▸ EXTRACTED TEXT
↓

Broadcast from the O2 Arena in London to cinemas around the world, Monty Python Live (Mostly) included many of the comedy troupe’s classic sketches and hit songs, although they weren’t always done in predictable ways. Some have been updated with current references, but others remain the same and are as funny as always. The parrot may have passed on, but the members of Monty Python are not dead yet (mostly), and they joked that the subtitle of the show is One Down, Five to Go.
This epic comedy reunion was the perfect way for the remaining Pythons to perform together for one last hurrah. The “female Python” Carol Cleveland also joined them and reprised her role in “The Lumberjack Song,” among others. Although their Flying Circus has been off the air since 1974, and the Pythons haven’t done a stage show since 1980, their impact on pop culture is immense and has trickled down through the generations.

↑

▸ EXPLORE THE MATERIAL
[1] In the text on Monty Python Live (Mostly), since what year has the Flying Circus been off the air?
[2] Reproduce word for word the stretch of the Monty Python Live (Mostly) text from "Broadcast from the" through "Five to Go.".

▸ DATASET EXTRACT
↓

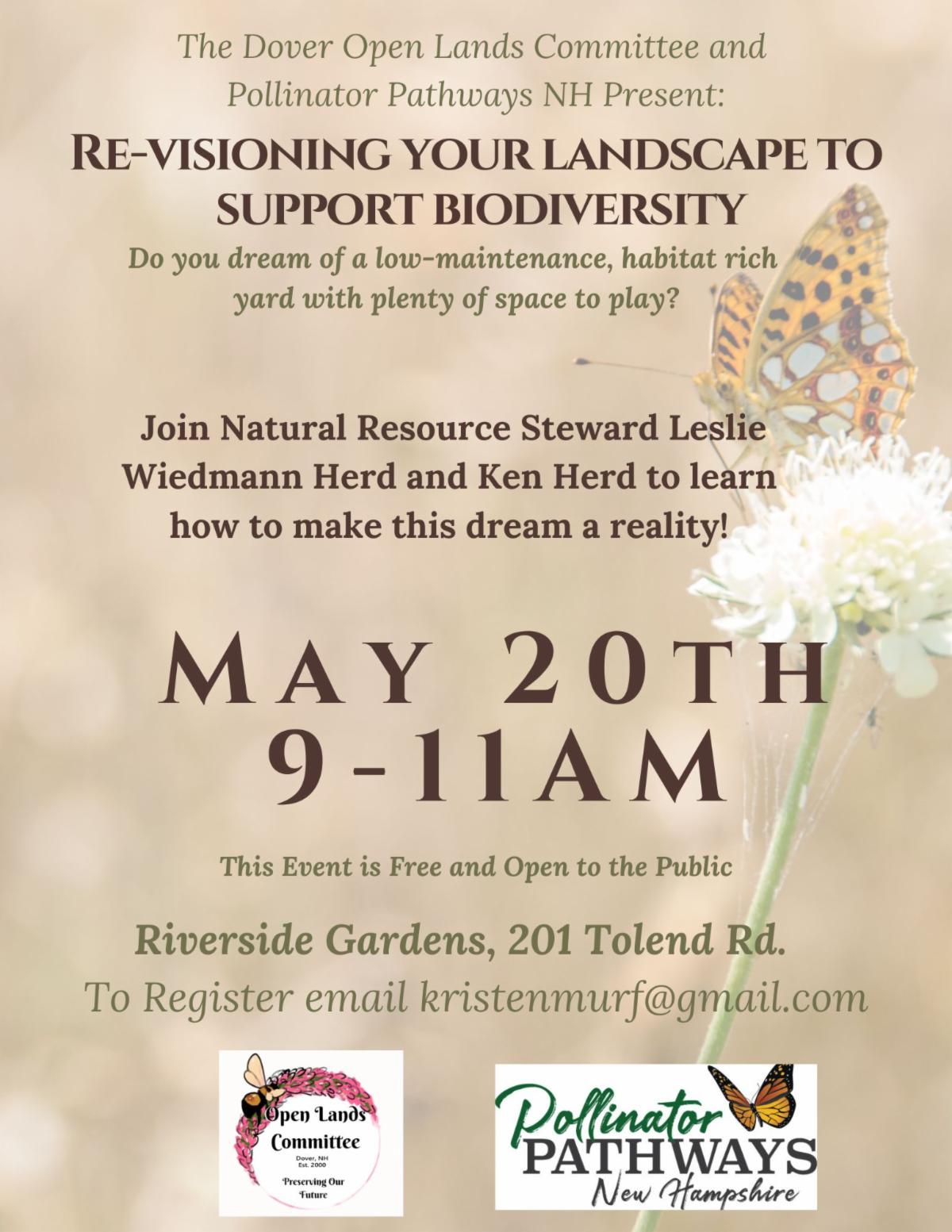 Dover Planning Review May 12, 2023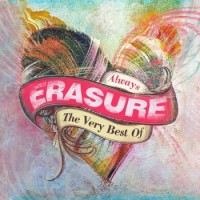 Erasure – Always - The Very Best Of Erasure (Deluxe Box)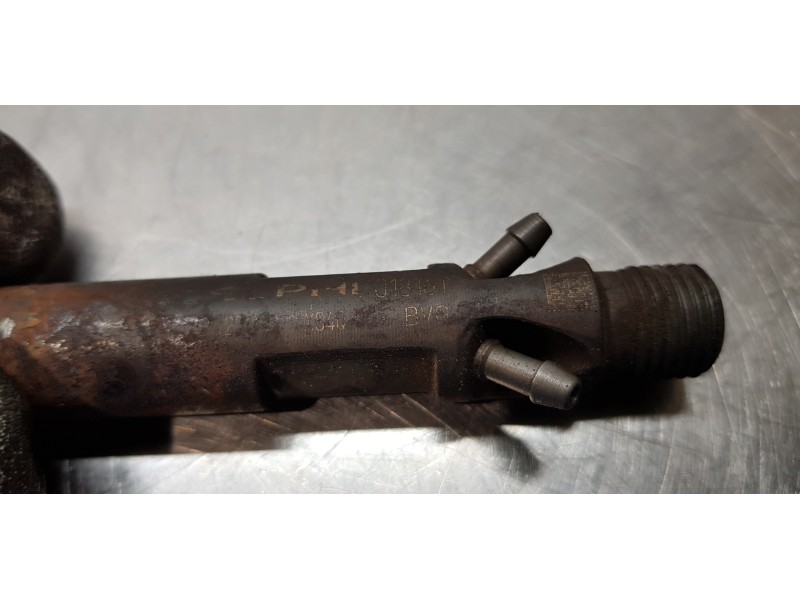 Recambio de inyector para ford focus berlina (cak) ghia referencia OEM IAM XS4Q9F593TF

↑

▸ TASK RESULTS
[1] 1974

[2]
Broadcast from the O2 Arena in London to cinemas around the world, Monty Python Live (Mostly) included many of the comedy troupe’s classic sketches and hit songs, although they weren’t always done in predictable ways. Some have been updated with current references, but others remain the same and are as funny as always. The parrot may have passed on, but the members of Monty Python are not dead yet (mostly), and they joked that the subtitle of the show is One Down, Five to Go.